_How to complete this task_
Starting at the line holding "Death Management (Jack" and finishing at the line holding "Sister Trip in LONDON!! | Vlog Pt. 1", transcribe the material exactly, keeping both ends but no pictures.

_Records for the exercise_
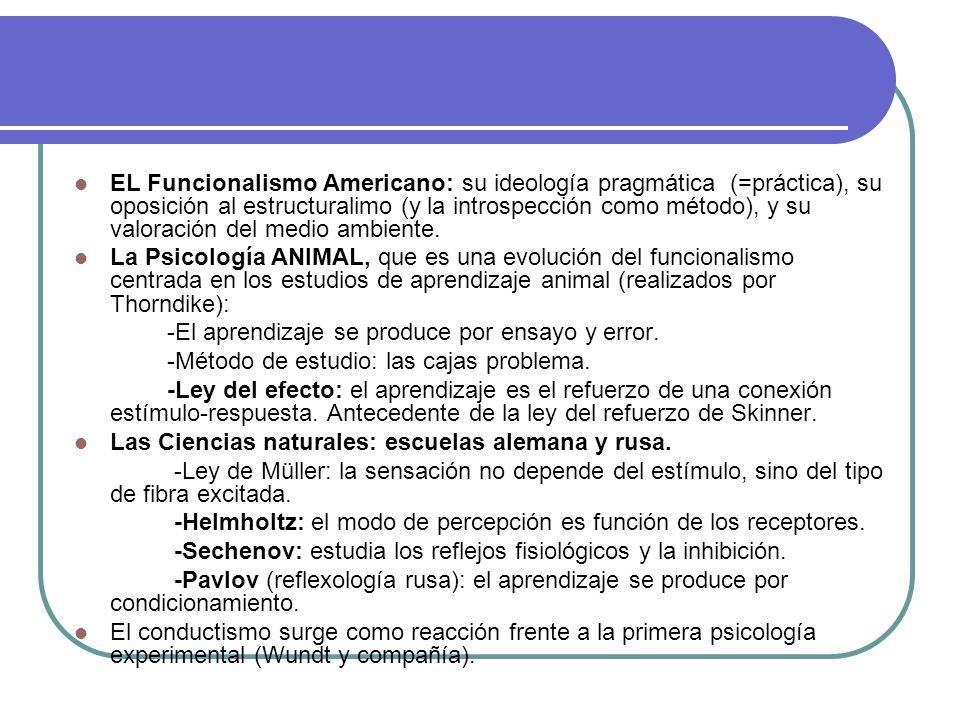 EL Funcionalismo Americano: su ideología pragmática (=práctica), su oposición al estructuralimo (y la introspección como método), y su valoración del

--

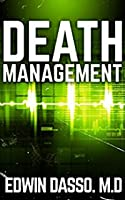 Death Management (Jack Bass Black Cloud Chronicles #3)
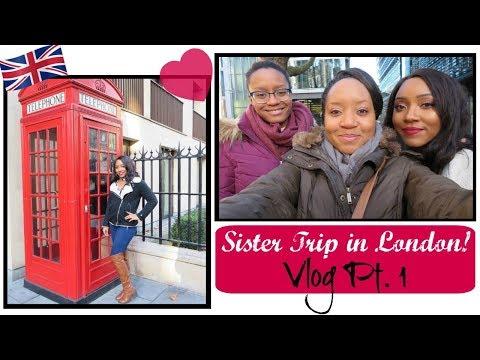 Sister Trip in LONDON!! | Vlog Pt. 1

...

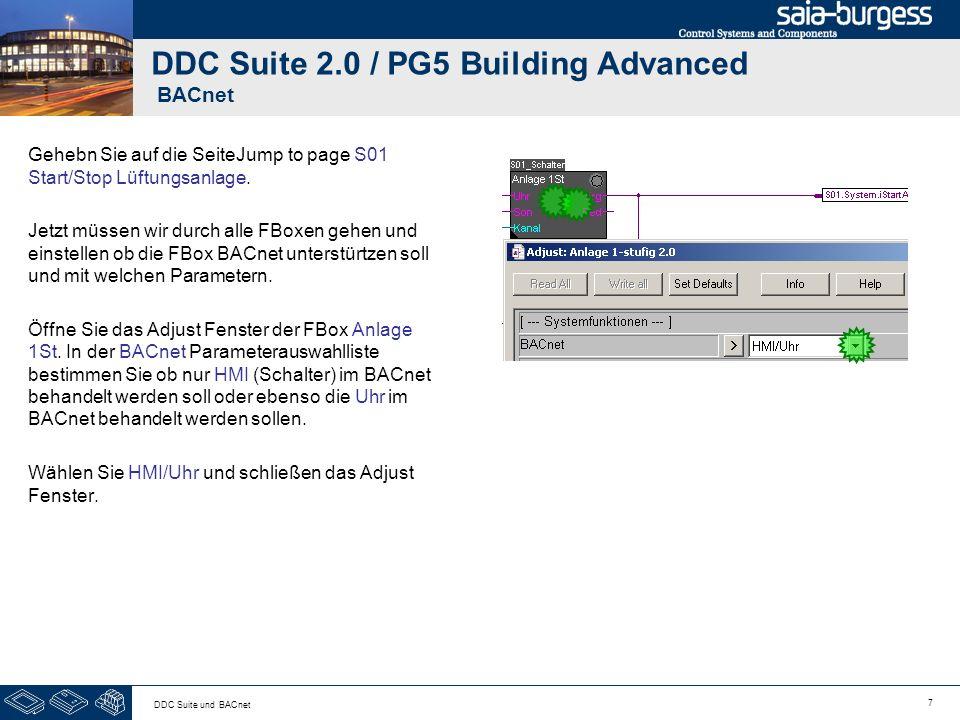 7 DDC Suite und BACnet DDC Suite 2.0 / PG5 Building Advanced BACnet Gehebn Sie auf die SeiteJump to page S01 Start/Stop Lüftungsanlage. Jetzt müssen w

_Solved problem_
 Death Management (Jack Bass Black Cloud Chronicles #3)
 Sister Trip in LONDON!! | Vlog Pt. 1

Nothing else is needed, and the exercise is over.